How do you determine the value of gifted land?
Robert Miller
Updated on March 07, 2026
Answer: To determine your basis in property you received as a gift, you must know the property’s adjusted basis to the donor just before it was given to you, its fair market value (FMV) at the time it was given to you, and the amount of any gift tax paid with respect to the gift.
What does assessed land value mean?
Assessed value is the dollar value assigned to a home or other piece of real estate for property tax purposes. It takes into account the value of comparable properties in the area, among other factors. In many cases, the assessed value is calculated as a percentage of the fair market value of the property.
How do you calculate capital gains on gifted property?
- Your basis for figuring a gain is the same as the donor’s adjusted basis, plus or minus any required adjustments to basis while you held the property.
- Your basis for figuring a loss is the FMV of the property when you received the gift, plus or minus any required adjustments to basis while you held the property.
Can vacant land be depreciated for tax purposes?
Land can never be depreciated. Since land cannot be depreciated, you need to allocate the original purchase price between land and building. You can use the property tax assessor’s values to compute a ratio of the value of the land to the building.
Can gifted land be sold?
Yes, the property received under Gift Deed can be sold. Provided, that you have received the property under registered Gift Deed without any condition attached. However, in the case of the registered Gift Deed, donor and donee both need to acquiesce for revocation.
How is land value calculated?
To calculate the land value as a percentage of the total value of the property (land + improvements, such as a house), you would have: $75,000 (the value of the land) / $250,000 (the value of the land and improvements). = 0.30 (the value of the land compared to the overall property expressed in decimal form).
Do I have to pay capital gains tax on gifted property?
The Capital Gains Cost Basis of Gift Property You must report the capital gain or loss, and you could owe a capital gains tax if you realize a profit. The gift basis is what the original owner paid for the property, plus or minus any adjustments.
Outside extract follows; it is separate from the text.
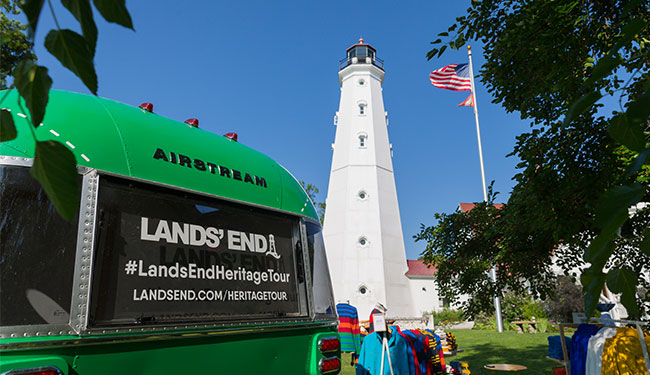 Lands' End Heritage Tour Bus at North Point Lighthouse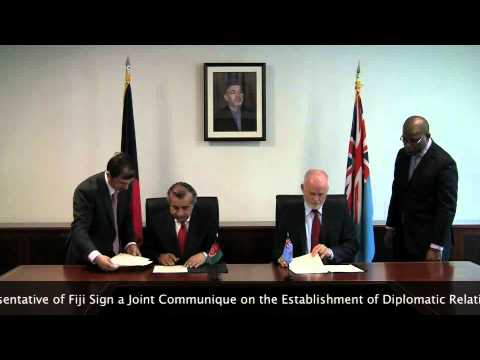 Afghanistan and Fiji Establishes Diplomatic Relation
How to determine cost basis of gifted property?
If your grandfather bought the property, then there is your starting point. You are going to need to find a way to figure out what he paid for it. You can research the property records at the courthouse and see if the sale was recorded. If your grandfather inherited the property, then we have a new scenario.
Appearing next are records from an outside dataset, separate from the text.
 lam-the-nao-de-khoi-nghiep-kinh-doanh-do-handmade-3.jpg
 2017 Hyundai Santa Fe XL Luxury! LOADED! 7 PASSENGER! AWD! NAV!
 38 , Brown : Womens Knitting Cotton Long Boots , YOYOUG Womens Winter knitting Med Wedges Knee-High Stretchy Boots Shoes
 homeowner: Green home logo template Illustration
What is the adjusted basis of a land gift?
As the gift recipient, your basis in the land is the gift giver’s adjusted basis. The adjusted basis is the price the gift giver paid for the land plus any improvements she made.
Where can I find the value of vacant land?
Appraisers usually find this data from various public records, real estate agents, other appraisers, etc. These valuation approaches usually work fairly well for houses, apartments, commercial buildings and the like, but vacant land is a completely different story.
When was 50 acres of ranch land gifted to me?
While we strive to provide a wide range offers, Bankrate does not include information about every financial or credit product or service. I am selling 50 acres of ranch land that was gifted to me by my uncle in 2000. That ranch land was gifted to him by my grandfather in approximately 1975.